__Document segment__.
_ _ _ _ _ _ _

Rifle deer hunt three years ago. My dad spent his 50th birthday with me up in the mountains chasing deer. He enjoys it because I'm an addict, but without me he would have spent his 50th doing something else I'm certain of it. We did the usual guys only stuff, and ate the most greasy unhealthy meals you could think of. My dad's birthday was on Sunday, day two into the hunt. I shot my deer just before sunset on his birthday. He shot his Tuesday in an interesting manner. We ride our four wheelers for about 40 minutes up to the top of the mountain, then hike down in for a good hour and a half to get to our favorite canyon almost every morning we hunt. We saw some deer, but couldnt put horns on any of them. We had to be home later that evening. Riding back to clean up camp about 230 in the afternoon we were planning our next visit back up to try and get his deer. We were nearly back to camp in a place where I had never seen any sign of deer before. We were moving along at a fairly rapid rate sure that this trip war over. I looked over into some sagebrush and saw two ears looking at me. I stopped and showed my dad the obvious doe not 20 yards away. When we got off for a closer look a good half dozen deer stood. My dad shot his biggest deer of his life not 20 yards off a heavily traveled road. It wasn't anything huge, but once we got the deer loaded onto the bike he turned to me and said that he would never forget his 50th birthday. Awesome memory  .


----------



## Califbowmen (Jul 1, 2008)

Every hunt that I went on with my Father until his death in 1995. Now I hunt with a whole new group of friends and look forward to archery hunting in Utah and seeing some great people that I have met there during the last 6 years.


----------



## proutdoors (Sep 24, 2007)

Califbowmen said:


> Every hunt that I went on with my Father until his death in 1995. Now I hunt with a whole new group of friends and look forward to archery hunting in Utah and seeing some great people that I have met there during the last 6 years.

_ _ _ _ _ _ _

__Given material__.
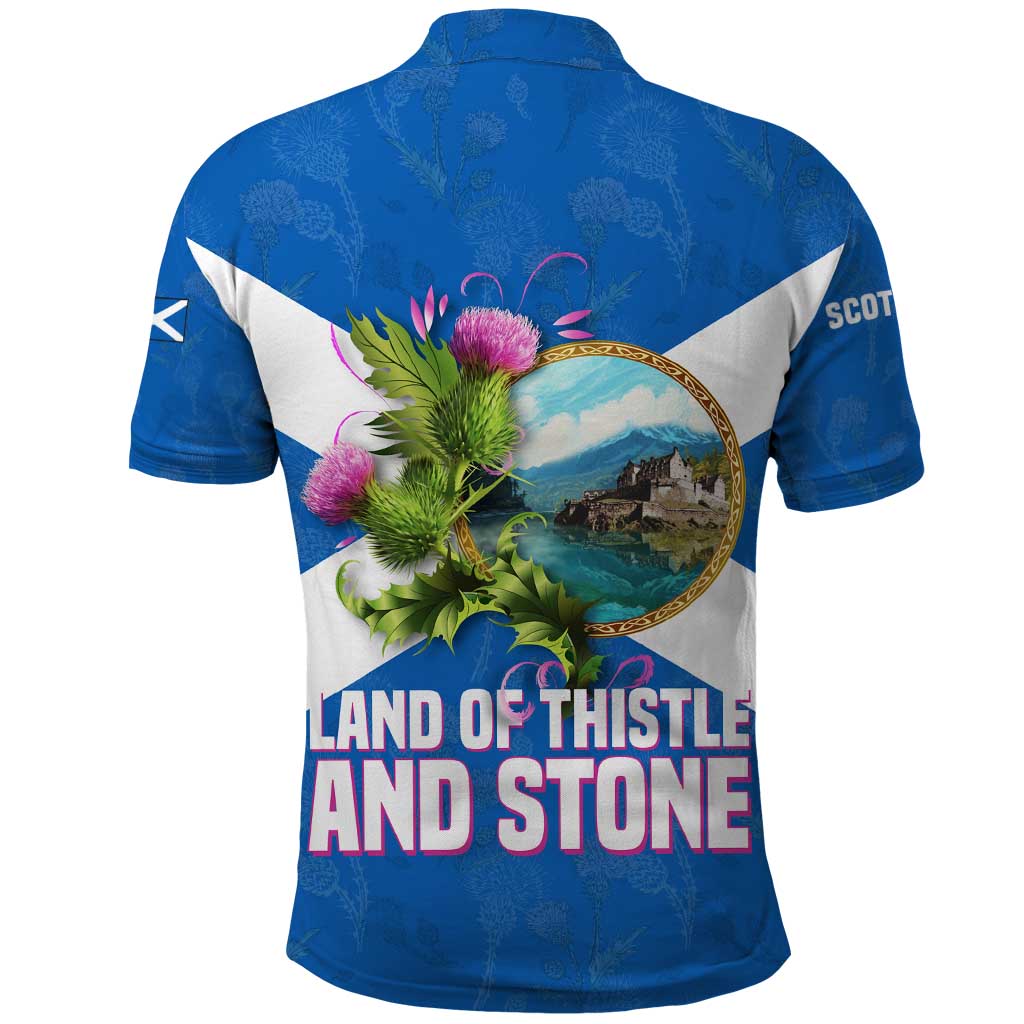 Scotland Polo Shirt with Blue Saltire Flag with Thistle Flowers Highland Landscape and Land of Thistle and Stone TS04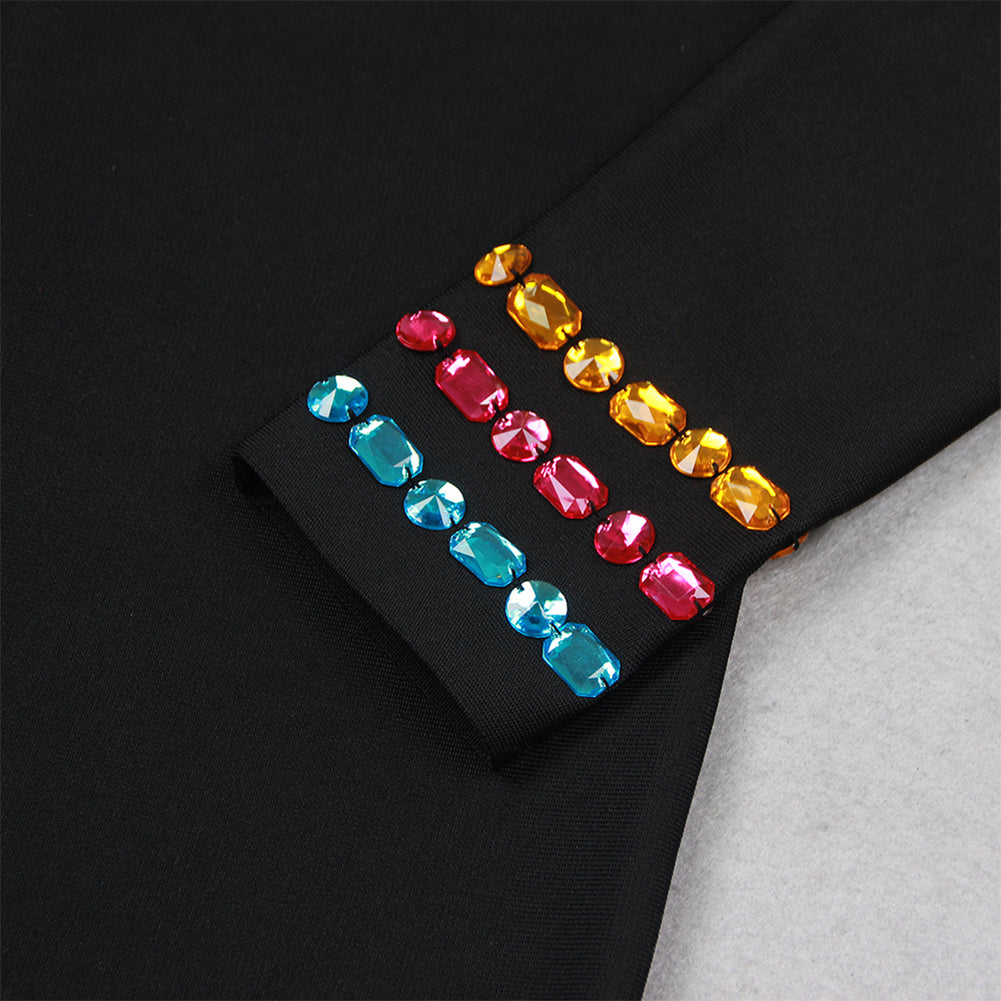 Strappy Sleeveless Color Diamond Midi Bandage Set HL9501
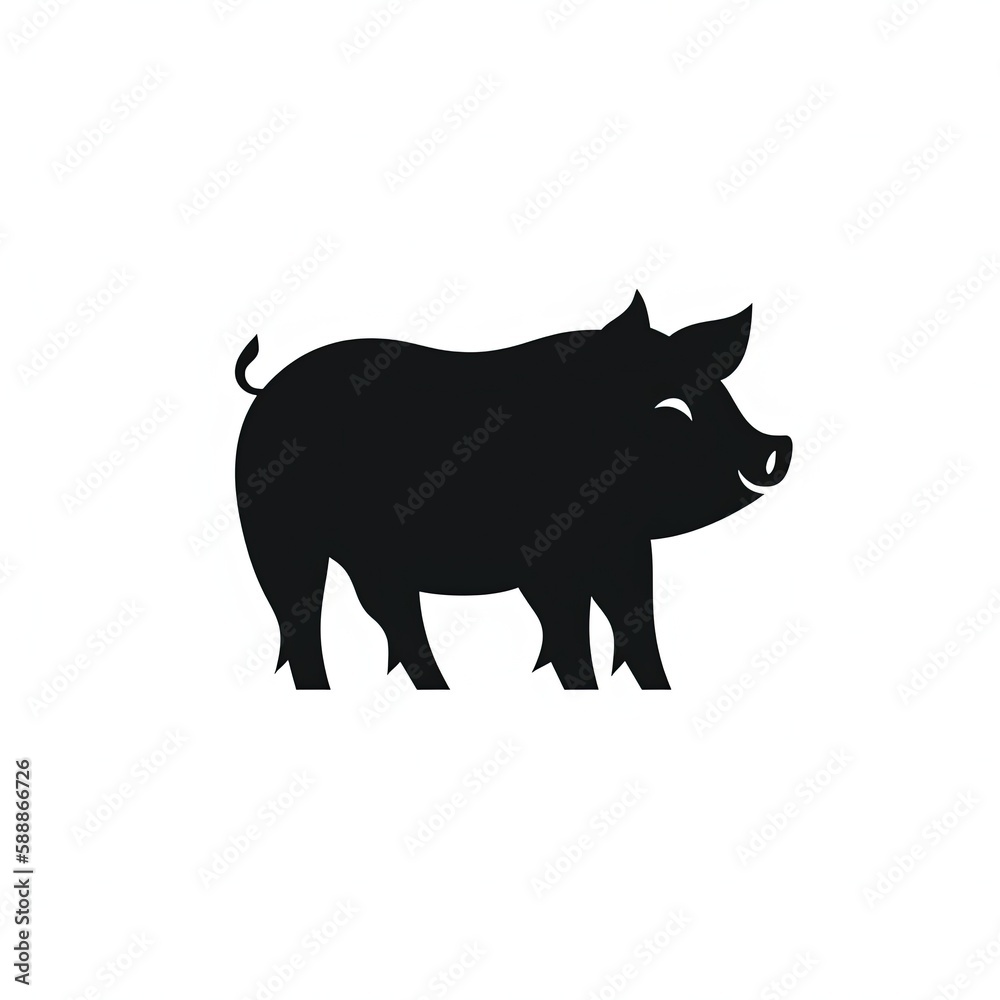 Fototapeta premium Pig Silhouette in black and white. Minimalistic illustration for Logo Design created using generative AI tools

_ _ _ _ _ _ _

__Parts of the exercise__.
a - Reproduce a passage from the hunting forum thread word for word. Begin at the words "## Califbowmen (Jul" and stop after "(Sep 24, 2007)".
b - Pick up the forum thread about favorite hunting memories and carry it forward from its last line.

__Set of answers__.
a -
## Califbowmen (Jul 1, 2008)

Every hunt that I went on with my Father until his death in 1995. Now I hunt with a whole new group of friends and look forward to archery hunting in Utah and seeing some great people that I have met there during the last 6 years.


----------



## proutdoors (Sep 24, 2007)

b -
Getting close my friend!

My favorite hunt was last year on my LE archery elk hunt. It was also the most difficult 3 weeks of my life, but I was with great friends who helped me through some hard times with laughs and hard hunting. Although I didn't fill my tag, the time spent with good people on my favorite mountain on the planet. I had good friends become great friends, strangers become good friends, and I gained a deeper appreciation for the blessing of good friends and being able to spend time in the hills. I never came close to killing an elk, but I think about that hunt every day.


----------



## mikevanwilder (Nov 11, 2008)

All my hunts are my favorite. Anytime I can get out and hunt anything I will be in heaven.
But if I had to choose it would be the time I went with my father when I was about 12 down by Monticello we seen so many deer and had a blast chasing them he ended up getting a little 3 point. 
I guess another one would be last year when I got my first coyote.


----------



## shotgunwill (May 16, 2008)

I'm gonna have to go with Wyoming antelope. THERE'S JUST SOOOO MANY!!!!


----------



## hunting124 (Sep 3, 2009)

I hardly remember when was my first hunt long years ago, but I prefer to love hunting deers. They were so much been really challenging and that's what I love.


----------



## USMARINEhuntinfool (Sep 15, 2007)

First deer hunt for me. My old man had a heart attack in August that year. He still wanted to take me out for my first hunt. He let me sluff school after a doctors appointment and we headed up into the hills. We had to stay fairly close to the road due to his health. He dropped me off and let me hike to where he would set up. After a push or two, I went up and sat next to him and just talked for a while. He decided he wanted to try a push for me. He took about 2 steps down the hill and a small buck jumped up. I decided to walk with him after that. We pushed through the quakies and that then I heard a "Crack" "its a big one". I ran up a little hill pulled my gun up found the ears and antlers. "Crack" right in the back of the head, he was at just over 200 yards dead run up hill. It was "awesome". Never forget it. I guess any hunt with my old man. I really enjoy it. He kinda stopped doing a lot of the hunting we used to do together when I left for the Corps. Little brothers didn't drag him out like I used to I guess. I plan on changing that this year.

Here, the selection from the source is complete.